MIT CSAIL alumnus Jonathan Frankle PhD ‘23 has received the 2023 AAAI/ACM SIGAI Doctoral Dissertation Award for his empirical work studying how we can build smaller, more efficient neural networks — essentially, machine-learning systems that use nodes to recognize patterns.
From chatbots to image recognition software and drug discovery, neural networks enable AI systems to complete tasks that require them to make decisions based on common threads in data they’ve seen. But before Frankle’s work, engineers believed we needed to build massive neural networks to ensure performance, then shrink them down post-training.

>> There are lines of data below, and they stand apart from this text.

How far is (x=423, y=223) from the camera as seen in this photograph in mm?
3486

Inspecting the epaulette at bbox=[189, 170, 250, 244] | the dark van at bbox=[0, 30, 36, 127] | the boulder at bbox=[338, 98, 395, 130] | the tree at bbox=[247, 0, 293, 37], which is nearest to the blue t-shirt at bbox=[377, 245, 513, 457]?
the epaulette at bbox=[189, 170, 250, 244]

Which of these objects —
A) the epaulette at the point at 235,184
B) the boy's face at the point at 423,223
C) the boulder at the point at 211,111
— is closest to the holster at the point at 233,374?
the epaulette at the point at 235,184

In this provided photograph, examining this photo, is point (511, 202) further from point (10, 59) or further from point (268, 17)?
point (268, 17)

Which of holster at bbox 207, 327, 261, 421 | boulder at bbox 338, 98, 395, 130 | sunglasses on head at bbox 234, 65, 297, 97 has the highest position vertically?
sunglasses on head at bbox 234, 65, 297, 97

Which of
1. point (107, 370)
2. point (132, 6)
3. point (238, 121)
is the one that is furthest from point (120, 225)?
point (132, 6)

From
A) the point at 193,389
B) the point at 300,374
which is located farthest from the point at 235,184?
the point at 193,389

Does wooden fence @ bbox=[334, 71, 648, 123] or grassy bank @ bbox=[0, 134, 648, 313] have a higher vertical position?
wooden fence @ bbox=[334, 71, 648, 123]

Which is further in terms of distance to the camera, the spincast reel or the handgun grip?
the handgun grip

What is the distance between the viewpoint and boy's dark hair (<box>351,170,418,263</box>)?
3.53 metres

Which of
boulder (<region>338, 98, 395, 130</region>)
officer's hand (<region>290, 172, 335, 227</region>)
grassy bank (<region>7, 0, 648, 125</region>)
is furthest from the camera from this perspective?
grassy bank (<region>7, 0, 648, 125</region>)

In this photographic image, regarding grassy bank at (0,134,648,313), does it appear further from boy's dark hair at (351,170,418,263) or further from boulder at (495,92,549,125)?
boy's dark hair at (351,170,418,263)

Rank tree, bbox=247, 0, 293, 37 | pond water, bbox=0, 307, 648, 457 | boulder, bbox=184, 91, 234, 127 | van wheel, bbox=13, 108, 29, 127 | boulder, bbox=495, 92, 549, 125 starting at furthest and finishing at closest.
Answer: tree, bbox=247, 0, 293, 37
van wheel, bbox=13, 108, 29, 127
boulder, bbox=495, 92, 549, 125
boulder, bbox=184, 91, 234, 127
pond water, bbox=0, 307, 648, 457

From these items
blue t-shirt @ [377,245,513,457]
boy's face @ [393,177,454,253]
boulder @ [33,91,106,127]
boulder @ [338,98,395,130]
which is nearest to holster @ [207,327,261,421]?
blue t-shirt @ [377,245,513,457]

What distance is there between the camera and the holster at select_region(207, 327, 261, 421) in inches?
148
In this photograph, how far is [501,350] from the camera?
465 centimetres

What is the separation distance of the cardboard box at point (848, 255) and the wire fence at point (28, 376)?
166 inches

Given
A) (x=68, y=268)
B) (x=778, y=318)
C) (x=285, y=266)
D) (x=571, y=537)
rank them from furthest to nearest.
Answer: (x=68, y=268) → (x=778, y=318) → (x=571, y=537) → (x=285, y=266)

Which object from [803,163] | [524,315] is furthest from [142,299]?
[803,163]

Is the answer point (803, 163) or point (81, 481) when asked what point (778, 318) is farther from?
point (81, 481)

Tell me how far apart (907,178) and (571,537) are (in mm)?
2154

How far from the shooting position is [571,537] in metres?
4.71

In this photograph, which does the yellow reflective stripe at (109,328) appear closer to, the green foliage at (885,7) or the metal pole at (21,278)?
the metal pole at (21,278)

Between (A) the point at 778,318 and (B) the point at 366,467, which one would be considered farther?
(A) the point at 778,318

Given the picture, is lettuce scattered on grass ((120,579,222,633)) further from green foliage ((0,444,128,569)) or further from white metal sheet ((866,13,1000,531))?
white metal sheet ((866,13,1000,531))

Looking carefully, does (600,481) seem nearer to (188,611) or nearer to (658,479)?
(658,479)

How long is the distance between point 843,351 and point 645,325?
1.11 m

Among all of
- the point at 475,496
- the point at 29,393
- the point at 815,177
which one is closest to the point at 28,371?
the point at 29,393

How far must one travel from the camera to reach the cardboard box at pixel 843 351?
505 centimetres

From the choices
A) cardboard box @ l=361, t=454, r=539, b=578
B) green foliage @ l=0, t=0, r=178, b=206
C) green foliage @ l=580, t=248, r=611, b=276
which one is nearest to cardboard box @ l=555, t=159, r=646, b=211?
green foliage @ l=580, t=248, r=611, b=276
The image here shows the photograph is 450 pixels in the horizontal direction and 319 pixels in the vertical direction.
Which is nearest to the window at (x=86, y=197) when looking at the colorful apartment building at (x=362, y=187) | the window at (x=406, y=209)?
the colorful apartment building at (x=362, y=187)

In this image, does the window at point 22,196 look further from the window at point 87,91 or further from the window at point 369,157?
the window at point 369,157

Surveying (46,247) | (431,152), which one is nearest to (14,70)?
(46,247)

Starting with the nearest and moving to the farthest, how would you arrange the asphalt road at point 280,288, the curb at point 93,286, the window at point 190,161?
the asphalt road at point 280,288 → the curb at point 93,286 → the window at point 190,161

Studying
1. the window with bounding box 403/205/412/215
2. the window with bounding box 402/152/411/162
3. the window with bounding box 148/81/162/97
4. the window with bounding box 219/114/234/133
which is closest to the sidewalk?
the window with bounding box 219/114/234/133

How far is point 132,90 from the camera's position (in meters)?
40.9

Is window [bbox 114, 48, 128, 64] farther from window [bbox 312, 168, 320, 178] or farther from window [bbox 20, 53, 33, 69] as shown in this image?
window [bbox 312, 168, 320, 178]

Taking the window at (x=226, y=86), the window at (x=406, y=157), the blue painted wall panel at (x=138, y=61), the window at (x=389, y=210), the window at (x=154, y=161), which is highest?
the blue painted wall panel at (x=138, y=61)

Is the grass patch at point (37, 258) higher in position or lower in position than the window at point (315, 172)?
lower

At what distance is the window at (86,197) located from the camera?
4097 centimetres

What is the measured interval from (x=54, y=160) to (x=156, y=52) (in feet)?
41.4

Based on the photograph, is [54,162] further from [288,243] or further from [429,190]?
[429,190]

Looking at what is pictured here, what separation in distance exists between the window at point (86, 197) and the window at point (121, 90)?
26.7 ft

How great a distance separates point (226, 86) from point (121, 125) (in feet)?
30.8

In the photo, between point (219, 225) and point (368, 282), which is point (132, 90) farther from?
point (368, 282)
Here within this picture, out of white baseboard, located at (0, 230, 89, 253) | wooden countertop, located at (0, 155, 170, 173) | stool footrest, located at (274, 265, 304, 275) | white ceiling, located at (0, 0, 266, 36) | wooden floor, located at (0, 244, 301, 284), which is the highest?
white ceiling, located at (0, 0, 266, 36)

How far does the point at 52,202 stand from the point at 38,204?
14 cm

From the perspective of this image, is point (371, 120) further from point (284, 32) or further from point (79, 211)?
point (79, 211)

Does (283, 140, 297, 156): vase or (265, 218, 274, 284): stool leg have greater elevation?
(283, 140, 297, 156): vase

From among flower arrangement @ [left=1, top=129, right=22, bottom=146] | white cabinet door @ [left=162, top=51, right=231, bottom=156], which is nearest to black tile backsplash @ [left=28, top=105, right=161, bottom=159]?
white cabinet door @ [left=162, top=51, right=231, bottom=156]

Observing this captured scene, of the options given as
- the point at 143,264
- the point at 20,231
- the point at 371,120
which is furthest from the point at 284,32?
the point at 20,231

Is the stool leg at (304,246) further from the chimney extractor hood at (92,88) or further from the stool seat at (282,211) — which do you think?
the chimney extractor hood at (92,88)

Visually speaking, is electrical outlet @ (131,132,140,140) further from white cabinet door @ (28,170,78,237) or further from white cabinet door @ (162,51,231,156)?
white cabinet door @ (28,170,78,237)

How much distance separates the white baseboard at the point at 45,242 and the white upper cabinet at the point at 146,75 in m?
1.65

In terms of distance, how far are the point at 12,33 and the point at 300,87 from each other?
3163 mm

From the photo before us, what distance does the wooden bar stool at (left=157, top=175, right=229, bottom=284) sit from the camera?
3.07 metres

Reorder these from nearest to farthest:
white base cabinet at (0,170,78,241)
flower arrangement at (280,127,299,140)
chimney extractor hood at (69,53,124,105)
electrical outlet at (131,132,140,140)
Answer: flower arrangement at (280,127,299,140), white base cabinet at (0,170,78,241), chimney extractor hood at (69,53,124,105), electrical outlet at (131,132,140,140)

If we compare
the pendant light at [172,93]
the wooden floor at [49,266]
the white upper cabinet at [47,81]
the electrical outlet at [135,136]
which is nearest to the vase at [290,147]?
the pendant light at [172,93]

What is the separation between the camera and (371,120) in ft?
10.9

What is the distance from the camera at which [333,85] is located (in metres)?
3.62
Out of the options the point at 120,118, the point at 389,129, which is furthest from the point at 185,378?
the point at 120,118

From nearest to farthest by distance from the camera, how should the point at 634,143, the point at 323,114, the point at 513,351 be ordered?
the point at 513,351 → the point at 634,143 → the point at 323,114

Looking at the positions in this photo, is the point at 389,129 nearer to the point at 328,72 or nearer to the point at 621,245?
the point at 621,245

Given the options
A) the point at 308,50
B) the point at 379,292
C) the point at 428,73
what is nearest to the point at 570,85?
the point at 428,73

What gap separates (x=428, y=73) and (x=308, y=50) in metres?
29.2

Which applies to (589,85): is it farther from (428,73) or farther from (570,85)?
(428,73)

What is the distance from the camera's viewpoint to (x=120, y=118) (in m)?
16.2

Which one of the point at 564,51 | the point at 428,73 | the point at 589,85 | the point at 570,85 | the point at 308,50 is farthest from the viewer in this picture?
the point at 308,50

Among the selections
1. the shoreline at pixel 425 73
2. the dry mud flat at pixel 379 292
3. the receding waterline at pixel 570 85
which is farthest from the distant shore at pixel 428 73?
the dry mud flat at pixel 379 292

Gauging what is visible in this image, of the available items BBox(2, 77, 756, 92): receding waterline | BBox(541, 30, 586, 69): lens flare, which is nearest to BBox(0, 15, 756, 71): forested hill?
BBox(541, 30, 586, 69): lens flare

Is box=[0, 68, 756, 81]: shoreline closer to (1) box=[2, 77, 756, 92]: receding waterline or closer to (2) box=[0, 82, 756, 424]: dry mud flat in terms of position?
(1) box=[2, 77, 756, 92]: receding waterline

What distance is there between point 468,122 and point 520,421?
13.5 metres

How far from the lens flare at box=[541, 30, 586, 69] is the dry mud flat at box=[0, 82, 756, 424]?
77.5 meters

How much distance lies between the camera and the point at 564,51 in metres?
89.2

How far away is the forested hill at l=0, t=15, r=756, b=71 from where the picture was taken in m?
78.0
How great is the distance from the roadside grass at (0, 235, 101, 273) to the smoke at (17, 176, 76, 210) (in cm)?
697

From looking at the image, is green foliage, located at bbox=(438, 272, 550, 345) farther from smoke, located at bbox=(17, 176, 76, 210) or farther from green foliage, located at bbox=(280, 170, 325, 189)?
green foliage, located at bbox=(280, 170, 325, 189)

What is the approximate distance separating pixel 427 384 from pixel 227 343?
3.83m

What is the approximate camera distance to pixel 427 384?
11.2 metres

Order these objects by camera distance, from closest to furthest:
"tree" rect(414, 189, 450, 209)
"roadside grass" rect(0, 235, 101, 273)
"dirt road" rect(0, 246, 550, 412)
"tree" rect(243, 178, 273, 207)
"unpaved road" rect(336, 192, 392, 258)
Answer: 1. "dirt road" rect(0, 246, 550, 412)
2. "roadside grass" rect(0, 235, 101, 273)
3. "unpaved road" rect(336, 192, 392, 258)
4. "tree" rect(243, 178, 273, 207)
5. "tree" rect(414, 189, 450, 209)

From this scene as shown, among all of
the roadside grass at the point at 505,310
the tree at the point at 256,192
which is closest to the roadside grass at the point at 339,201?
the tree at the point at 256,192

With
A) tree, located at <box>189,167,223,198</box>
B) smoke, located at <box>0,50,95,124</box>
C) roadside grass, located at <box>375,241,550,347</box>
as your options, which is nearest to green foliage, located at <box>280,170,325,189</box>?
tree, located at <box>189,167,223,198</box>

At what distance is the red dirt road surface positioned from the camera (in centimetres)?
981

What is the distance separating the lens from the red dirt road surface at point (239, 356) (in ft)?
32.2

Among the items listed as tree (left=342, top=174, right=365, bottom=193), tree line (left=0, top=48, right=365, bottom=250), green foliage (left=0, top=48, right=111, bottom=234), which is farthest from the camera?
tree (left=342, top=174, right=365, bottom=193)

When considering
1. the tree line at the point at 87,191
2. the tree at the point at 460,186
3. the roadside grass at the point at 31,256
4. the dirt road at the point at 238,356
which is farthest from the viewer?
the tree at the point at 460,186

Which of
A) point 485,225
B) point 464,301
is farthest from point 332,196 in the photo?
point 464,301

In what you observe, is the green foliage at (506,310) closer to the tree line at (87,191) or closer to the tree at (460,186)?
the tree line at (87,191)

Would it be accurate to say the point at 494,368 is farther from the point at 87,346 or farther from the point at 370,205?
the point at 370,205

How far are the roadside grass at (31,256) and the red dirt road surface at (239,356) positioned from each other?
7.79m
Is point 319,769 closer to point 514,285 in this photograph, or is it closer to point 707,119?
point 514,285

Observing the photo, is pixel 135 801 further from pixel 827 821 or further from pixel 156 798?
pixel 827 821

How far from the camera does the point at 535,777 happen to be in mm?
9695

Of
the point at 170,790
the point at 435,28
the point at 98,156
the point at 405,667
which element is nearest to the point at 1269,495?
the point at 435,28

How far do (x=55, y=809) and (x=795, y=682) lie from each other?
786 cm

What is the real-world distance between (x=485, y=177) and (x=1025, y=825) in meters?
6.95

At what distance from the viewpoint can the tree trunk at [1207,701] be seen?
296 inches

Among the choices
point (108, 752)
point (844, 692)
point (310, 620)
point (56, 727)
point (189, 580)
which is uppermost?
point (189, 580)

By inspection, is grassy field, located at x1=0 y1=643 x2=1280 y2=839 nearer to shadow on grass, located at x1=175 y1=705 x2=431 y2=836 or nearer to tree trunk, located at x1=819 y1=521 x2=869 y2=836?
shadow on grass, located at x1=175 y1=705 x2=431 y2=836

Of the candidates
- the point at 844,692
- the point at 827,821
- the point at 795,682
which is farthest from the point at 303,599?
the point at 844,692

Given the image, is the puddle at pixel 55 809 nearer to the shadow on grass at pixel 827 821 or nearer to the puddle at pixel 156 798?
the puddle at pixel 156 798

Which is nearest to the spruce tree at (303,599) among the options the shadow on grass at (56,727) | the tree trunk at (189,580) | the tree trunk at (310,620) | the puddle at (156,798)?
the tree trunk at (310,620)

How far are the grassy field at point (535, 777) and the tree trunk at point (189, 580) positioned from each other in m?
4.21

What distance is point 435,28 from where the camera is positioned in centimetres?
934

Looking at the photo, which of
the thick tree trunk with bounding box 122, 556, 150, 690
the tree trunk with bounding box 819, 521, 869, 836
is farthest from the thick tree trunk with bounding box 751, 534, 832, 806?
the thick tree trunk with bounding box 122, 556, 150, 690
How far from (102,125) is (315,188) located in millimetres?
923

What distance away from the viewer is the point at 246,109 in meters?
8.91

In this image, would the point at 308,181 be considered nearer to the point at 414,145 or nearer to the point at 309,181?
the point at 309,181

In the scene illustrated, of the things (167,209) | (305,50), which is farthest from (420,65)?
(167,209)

Frankle found that within large neural networks were smaller, more efficient ones, potentially minimizing computational costs. His dissertation, aptly titled “The lottery ticket hypothesis,” revealed that you could keep networks small for much or all of the training process — thanks to particularly efficient subnetworks he calls “winning tickets.” These components performed comparably to larger networks despite being 10-20% of their size. Frankle’s paper would go on to receive a Best Paper Award at ICLR 2019.
During his CSAIL days, Frankle worked with MIT professor and CSAIL principal investigator Michael Carbin. In 2021, they co-founded MosaicML as a CSAIL spinout to make it possible for everyone to build advanced AI models by making the training process more efficient. Three years later, their company was acquired for $1.3 billion from Databricks, where Frankle now works as Chief AI Scientist.
He continues to study how contemporary neural networks learn in practice and to strive to enable everyone to build with modern AI. “I think we can build better and better AI systems — and do so more efficiently — if we understand how neural networks learn,” says Frankle. “And I think the best way to do so is to study the real artifacts that have made us so excited about AI in the first place.”